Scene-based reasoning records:
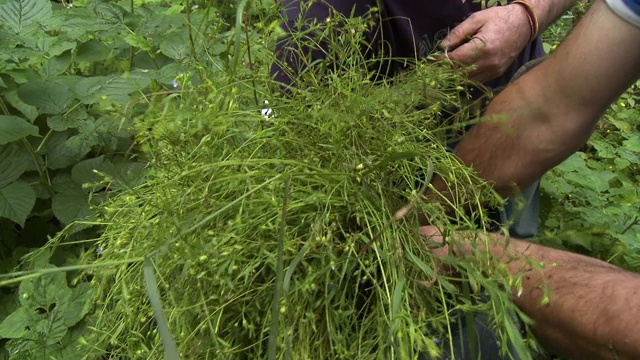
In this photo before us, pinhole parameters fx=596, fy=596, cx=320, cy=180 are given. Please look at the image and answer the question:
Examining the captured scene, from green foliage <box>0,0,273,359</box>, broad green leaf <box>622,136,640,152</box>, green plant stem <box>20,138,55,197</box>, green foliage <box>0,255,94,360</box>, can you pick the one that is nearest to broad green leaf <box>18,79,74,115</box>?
green foliage <box>0,0,273,359</box>

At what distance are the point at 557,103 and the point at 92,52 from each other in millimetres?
1217

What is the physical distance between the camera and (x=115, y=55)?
177 cm

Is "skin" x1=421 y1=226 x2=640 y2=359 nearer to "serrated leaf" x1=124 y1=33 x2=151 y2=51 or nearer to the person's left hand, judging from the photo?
the person's left hand

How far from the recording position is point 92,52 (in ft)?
5.34

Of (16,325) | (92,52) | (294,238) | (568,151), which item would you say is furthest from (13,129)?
(568,151)

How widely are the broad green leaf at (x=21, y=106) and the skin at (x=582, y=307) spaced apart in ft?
3.83

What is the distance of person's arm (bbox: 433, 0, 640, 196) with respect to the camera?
2.98 feet

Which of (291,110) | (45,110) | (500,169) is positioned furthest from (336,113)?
(45,110)

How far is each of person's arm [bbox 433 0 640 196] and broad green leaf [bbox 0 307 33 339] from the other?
0.89m

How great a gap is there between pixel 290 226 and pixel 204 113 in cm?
17

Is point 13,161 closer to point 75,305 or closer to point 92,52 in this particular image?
point 92,52

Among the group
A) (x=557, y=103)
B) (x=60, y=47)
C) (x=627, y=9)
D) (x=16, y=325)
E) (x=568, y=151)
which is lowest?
(x=16, y=325)

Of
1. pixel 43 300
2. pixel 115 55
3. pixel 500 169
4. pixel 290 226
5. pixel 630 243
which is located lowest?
pixel 630 243

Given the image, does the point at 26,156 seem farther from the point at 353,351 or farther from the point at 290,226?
the point at 353,351
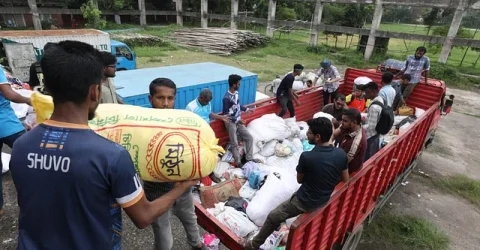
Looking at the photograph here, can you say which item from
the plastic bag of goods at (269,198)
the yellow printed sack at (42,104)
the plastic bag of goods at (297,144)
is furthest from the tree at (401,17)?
the yellow printed sack at (42,104)

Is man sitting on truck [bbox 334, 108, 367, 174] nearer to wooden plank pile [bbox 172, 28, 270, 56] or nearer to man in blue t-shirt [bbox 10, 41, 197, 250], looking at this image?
man in blue t-shirt [bbox 10, 41, 197, 250]

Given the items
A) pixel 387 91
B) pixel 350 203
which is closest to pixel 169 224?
pixel 350 203

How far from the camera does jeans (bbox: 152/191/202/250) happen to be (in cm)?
203

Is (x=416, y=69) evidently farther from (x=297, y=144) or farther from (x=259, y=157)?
(x=259, y=157)

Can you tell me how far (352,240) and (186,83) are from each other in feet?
13.5

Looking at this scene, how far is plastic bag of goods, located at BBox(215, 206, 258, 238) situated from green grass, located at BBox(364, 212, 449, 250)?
63.9 inches

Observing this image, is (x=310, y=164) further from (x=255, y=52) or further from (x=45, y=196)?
(x=255, y=52)

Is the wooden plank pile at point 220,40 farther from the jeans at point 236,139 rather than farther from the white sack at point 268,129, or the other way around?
the jeans at point 236,139

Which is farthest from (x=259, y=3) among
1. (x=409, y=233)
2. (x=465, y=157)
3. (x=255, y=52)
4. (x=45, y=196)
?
(x=45, y=196)

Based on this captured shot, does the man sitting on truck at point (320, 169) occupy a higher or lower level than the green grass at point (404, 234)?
higher

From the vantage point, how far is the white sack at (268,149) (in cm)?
428

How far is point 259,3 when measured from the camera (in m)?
27.4

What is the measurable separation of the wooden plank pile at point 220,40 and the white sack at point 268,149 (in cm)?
1215

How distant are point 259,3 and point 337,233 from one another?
1109 inches
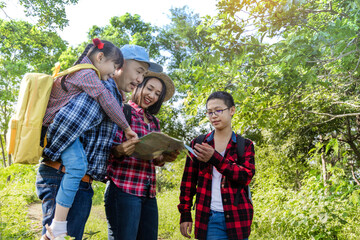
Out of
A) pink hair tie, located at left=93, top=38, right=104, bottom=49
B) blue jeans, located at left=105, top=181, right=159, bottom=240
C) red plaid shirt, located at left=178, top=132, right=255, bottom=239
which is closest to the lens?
pink hair tie, located at left=93, top=38, right=104, bottom=49

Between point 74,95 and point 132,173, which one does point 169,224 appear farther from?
point 74,95


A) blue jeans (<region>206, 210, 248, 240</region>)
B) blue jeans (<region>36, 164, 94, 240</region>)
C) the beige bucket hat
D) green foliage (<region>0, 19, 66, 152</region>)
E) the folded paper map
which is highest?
green foliage (<region>0, 19, 66, 152</region>)

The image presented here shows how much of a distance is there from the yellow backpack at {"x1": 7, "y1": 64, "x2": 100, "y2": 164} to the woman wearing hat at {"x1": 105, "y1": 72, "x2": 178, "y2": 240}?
20.7 inches

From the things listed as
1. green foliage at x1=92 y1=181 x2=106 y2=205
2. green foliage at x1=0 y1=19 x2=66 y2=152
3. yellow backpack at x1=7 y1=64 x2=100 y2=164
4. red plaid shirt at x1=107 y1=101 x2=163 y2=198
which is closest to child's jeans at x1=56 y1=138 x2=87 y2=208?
yellow backpack at x1=7 y1=64 x2=100 y2=164

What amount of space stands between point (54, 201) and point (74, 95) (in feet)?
1.89

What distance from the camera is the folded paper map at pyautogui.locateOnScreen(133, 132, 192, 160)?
1.84m

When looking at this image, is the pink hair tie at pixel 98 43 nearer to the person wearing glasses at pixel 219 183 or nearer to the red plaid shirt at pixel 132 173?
the red plaid shirt at pixel 132 173

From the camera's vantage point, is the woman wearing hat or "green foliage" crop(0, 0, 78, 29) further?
"green foliage" crop(0, 0, 78, 29)

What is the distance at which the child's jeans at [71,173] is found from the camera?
1566mm

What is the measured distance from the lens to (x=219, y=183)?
90.1 inches

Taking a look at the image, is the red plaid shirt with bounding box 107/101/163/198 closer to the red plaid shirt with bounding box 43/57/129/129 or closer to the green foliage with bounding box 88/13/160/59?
the red plaid shirt with bounding box 43/57/129/129

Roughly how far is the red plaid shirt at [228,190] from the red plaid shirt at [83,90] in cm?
81

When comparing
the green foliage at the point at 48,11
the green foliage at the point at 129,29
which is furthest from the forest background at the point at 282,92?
the green foliage at the point at 129,29

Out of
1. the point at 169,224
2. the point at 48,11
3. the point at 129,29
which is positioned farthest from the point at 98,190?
the point at 129,29
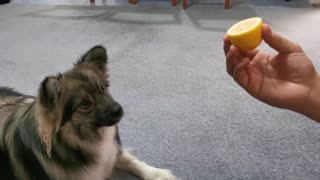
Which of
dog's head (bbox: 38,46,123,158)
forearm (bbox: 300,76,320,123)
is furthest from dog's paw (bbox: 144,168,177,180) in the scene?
forearm (bbox: 300,76,320,123)

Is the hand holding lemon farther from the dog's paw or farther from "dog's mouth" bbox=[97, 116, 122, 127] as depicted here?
the dog's paw

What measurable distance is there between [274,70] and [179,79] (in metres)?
1.24

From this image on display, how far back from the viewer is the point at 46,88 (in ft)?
3.73

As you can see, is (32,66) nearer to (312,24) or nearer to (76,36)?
(76,36)

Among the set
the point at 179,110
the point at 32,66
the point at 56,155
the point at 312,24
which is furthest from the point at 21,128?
the point at 312,24

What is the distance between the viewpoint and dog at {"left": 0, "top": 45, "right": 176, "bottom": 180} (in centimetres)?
121

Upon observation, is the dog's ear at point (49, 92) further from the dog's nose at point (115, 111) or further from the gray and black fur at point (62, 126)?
the dog's nose at point (115, 111)

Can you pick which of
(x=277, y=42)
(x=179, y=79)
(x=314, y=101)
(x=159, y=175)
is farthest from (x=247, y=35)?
(x=179, y=79)

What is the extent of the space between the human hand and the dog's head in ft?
1.39

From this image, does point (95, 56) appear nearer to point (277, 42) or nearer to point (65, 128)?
point (65, 128)

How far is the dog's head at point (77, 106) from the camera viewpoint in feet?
3.87

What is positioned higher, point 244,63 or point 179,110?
point 244,63

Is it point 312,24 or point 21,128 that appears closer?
point 21,128

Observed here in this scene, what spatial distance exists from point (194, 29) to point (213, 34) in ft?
0.68
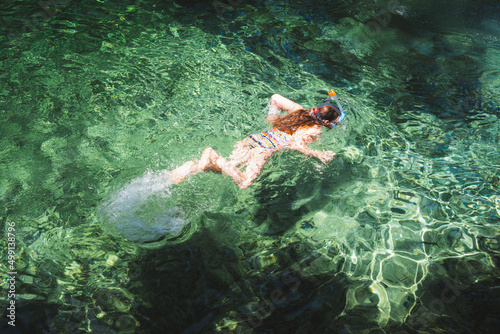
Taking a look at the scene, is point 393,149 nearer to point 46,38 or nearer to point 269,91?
point 269,91

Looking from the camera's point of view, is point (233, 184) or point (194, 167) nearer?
point (194, 167)

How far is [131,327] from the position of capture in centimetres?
278

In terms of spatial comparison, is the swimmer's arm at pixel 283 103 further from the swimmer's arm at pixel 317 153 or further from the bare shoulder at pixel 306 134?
the swimmer's arm at pixel 317 153

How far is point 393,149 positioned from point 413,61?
2807mm

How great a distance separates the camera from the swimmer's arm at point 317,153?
433 cm

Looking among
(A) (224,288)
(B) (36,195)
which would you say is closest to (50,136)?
(B) (36,195)

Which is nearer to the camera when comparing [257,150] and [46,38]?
[257,150]

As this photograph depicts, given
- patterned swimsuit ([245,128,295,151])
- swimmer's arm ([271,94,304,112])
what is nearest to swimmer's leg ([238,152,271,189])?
patterned swimsuit ([245,128,295,151])

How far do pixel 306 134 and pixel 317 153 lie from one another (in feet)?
0.99

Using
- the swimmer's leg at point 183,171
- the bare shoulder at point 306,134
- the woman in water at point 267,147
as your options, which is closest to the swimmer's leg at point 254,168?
the woman in water at point 267,147

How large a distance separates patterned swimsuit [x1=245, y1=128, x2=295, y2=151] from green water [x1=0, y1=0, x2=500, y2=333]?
22 cm

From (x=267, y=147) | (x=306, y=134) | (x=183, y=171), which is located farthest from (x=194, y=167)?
(x=306, y=134)

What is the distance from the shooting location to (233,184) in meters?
4.07

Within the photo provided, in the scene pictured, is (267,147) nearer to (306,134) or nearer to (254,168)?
(254,168)
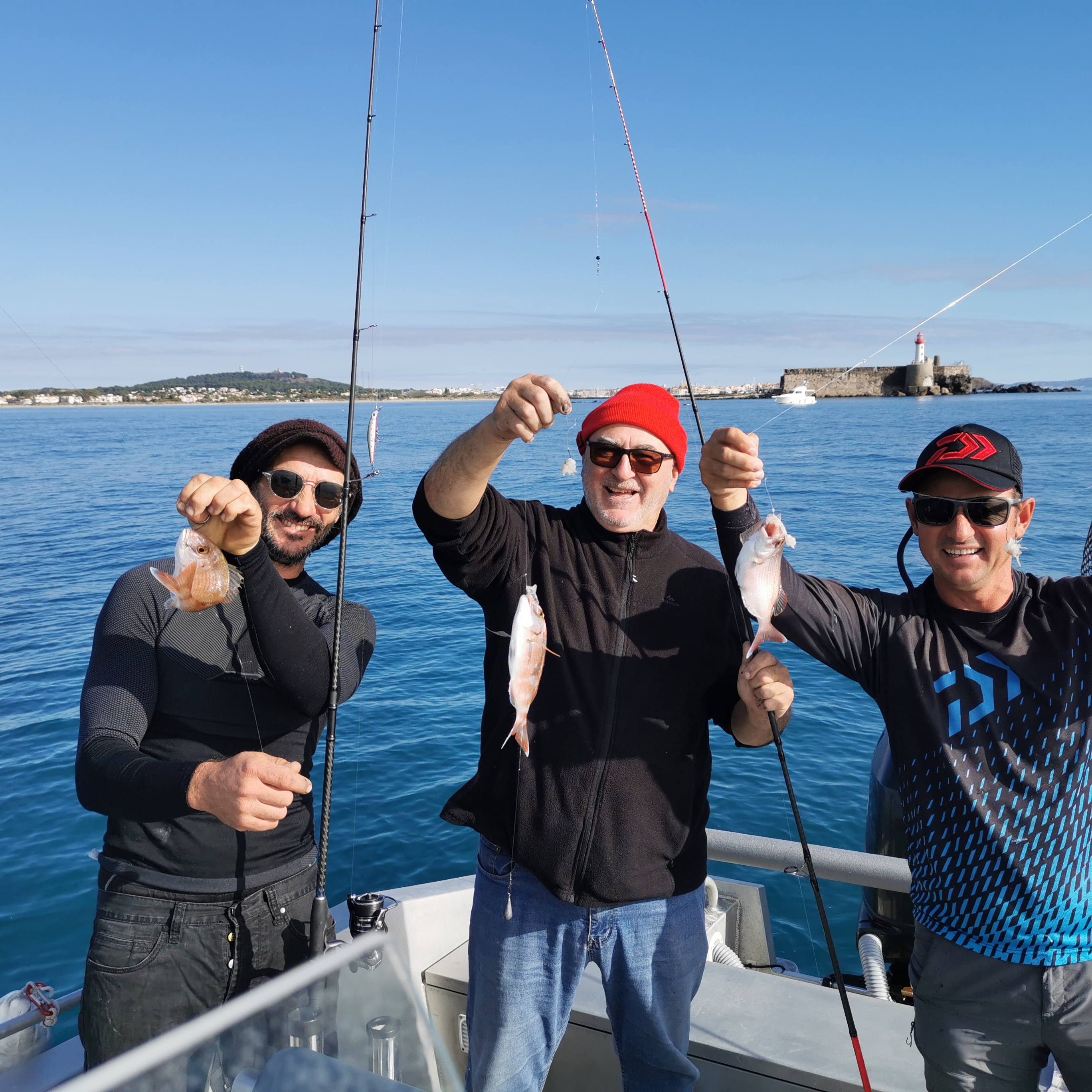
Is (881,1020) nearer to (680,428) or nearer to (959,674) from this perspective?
(959,674)

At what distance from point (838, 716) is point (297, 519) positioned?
32.3 feet

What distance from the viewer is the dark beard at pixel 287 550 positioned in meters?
3.02

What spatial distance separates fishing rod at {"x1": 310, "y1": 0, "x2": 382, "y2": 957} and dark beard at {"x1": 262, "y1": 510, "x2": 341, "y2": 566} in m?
0.09

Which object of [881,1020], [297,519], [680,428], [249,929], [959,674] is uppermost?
[680,428]

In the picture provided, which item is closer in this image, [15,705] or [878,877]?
[878,877]

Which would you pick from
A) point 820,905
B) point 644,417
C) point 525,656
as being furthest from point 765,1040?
point 644,417

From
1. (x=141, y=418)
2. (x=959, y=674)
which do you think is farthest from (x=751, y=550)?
(x=141, y=418)

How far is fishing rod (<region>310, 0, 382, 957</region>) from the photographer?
8.66 ft

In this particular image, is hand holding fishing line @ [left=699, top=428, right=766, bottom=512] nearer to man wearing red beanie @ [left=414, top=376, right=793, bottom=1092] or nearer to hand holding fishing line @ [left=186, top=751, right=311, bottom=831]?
man wearing red beanie @ [left=414, top=376, right=793, bottom=1092]

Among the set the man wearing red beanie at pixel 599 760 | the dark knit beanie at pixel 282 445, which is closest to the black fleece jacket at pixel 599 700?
the man wearing red beanie at pixel 599 760

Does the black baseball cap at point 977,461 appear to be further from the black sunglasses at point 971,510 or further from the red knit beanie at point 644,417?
the red knit beanie at point 644,417

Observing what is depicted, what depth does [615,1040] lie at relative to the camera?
2842mm

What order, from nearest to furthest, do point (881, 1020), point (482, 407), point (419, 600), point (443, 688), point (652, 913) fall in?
point (652, 913)
point (881, 1020)
point (443, 688)
point (419, 600)
point (482, 407)

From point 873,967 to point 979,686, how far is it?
6.93ft
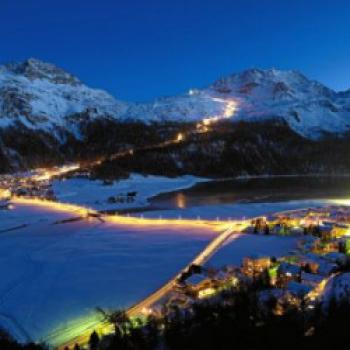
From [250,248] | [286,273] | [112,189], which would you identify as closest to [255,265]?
[286,273]

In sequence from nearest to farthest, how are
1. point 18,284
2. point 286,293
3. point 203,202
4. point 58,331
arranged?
point 58,331
point 286,293
point 18,284
point 203,202

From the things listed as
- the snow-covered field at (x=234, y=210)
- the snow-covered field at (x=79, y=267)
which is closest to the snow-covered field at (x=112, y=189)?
the snow-covered field at (x=234, y=210)

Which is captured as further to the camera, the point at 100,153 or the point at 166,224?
the point at 100,153

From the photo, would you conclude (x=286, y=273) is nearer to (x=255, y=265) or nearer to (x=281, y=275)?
(x=281, y=275)

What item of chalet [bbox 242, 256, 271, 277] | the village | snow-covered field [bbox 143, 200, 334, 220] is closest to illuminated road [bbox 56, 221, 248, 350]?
the village

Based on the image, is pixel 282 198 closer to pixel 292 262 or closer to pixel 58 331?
pixel 292 262

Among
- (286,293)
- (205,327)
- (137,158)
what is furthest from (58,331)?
(137,158)

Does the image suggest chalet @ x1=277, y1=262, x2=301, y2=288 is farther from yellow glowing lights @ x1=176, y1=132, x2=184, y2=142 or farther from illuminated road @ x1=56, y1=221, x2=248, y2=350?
yellow glowing lights @ x1=176, y1=132, x2=184, y2=142

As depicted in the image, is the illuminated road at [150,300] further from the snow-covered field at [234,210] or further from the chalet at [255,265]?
the snow-covered field at [234,210]
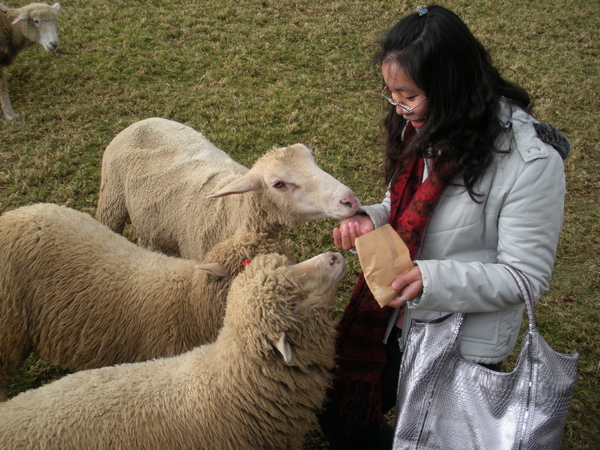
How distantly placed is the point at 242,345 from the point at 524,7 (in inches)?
411

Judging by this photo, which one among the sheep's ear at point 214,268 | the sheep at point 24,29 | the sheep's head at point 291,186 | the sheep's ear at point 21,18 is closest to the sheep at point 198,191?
the sheep's head at point 291,186

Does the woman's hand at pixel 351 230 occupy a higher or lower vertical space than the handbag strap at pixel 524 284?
lower

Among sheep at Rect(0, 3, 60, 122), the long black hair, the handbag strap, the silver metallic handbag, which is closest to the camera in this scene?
the silver metallic handbag

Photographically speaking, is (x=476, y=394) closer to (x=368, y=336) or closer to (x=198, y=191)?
(x=368, y=336)

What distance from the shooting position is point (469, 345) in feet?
5.76

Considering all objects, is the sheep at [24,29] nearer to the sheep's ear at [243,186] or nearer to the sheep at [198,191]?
the sheep at [198,191]

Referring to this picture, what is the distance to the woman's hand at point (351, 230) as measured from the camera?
2145 mm

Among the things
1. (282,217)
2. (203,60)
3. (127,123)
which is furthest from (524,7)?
(282,217)

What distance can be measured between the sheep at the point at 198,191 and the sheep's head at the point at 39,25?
3792mm

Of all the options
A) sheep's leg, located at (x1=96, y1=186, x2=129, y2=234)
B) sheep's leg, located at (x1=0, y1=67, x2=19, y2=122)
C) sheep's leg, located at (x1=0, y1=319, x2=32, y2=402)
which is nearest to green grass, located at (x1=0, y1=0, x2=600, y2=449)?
sheep's leg, located at (x1=0, y1=67, x2=19, y2=122)

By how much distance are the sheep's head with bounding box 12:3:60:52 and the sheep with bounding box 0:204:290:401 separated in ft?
16.3

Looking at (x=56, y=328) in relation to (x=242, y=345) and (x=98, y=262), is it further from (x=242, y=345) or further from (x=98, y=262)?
(x=242, y=345)

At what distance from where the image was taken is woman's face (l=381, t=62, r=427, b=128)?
1.78 meters

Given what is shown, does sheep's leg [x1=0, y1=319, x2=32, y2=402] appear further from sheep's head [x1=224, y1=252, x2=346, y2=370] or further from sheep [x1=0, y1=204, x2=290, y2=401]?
sheep's head [x1=224, y1=252, x2=346, y2=370]
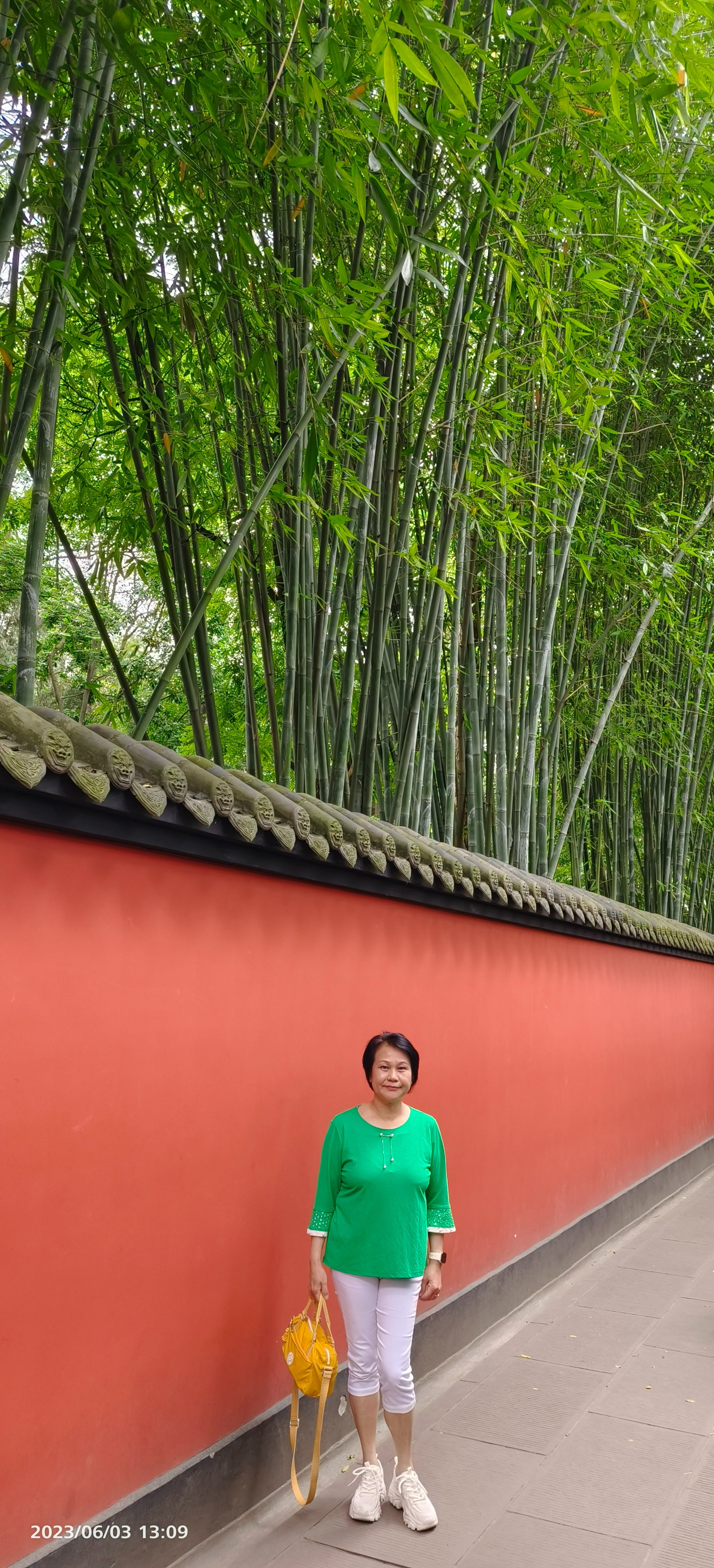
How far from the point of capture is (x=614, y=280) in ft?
13.0

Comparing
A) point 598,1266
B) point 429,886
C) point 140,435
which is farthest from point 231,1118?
point 598,1266

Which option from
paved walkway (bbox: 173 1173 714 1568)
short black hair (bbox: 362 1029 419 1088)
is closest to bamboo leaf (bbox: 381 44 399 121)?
short black hair (bbox: 362 1029 419 1088)

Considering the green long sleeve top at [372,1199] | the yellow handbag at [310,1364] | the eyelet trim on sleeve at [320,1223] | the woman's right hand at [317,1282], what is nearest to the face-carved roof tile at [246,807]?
the green long sleeve top at [372,1199]

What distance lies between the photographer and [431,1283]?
7.66ft

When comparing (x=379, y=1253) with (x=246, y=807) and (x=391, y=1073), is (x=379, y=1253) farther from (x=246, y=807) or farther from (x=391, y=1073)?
(x=246, y=807)

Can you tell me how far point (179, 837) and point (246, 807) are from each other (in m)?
0.21

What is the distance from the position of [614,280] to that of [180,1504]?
3975mm

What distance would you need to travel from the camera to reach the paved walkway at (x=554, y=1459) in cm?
218

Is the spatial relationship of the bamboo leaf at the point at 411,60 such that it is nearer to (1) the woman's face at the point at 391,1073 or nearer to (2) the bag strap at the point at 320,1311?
(1) the woman's face at the point at 391,1073

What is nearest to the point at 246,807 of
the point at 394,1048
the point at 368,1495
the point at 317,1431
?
the point at 394,1048

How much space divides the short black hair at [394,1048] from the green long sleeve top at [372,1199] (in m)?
0.10

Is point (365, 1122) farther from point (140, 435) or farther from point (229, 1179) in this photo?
point (140, 435)

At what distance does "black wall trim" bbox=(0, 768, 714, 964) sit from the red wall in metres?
0.03
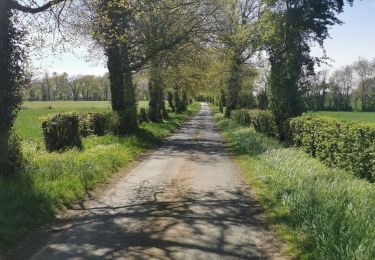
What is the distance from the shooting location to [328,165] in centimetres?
1337

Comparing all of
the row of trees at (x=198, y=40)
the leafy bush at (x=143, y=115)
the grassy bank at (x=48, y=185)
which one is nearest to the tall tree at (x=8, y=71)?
the grassy bank at (x=48, y=185)

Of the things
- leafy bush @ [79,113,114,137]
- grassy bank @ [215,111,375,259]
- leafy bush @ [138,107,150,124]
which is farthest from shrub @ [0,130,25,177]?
leafy bush @ [138,107,150,124]

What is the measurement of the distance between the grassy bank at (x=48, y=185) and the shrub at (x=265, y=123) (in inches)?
389

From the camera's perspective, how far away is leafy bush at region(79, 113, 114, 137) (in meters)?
23.0

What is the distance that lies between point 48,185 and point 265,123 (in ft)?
56.4

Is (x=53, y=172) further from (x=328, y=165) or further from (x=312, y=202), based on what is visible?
(x=328, y=165)

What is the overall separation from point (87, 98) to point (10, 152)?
16174cm

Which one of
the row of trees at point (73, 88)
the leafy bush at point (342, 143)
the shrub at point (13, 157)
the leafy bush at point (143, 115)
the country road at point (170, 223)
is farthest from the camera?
the row of trees at point (73, 88)

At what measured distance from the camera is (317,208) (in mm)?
7383

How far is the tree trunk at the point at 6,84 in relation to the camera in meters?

• [Task details]:
Locate the line that contains "Is (x=53, y=172)", then please quote it and every line after it to the end of the entries above, exactly and with nothing else.

• [Exercise output]:
Is (x=53, y=172) further from (x=328, y=165) or further from (x=312, y=202), based on what is visible?
(x=328, y=165)

What is the overall separation from point (87, 98) to point (10, 152)?
16174cm

Which one of
the row of trees at point (73, 88)
the leafy bush at point (342, 143)
the shrub at point (13, 157)
the leafy bush at point (143, 115)
the country road at point (170, 223)
is farthest from the camera?
the row of trees at point (73, 88)

At what measured distance from the camera is (317,208) (in mm)?
7383

How far is the tree trunk at the point at 6,84 in relation to the camera in meters?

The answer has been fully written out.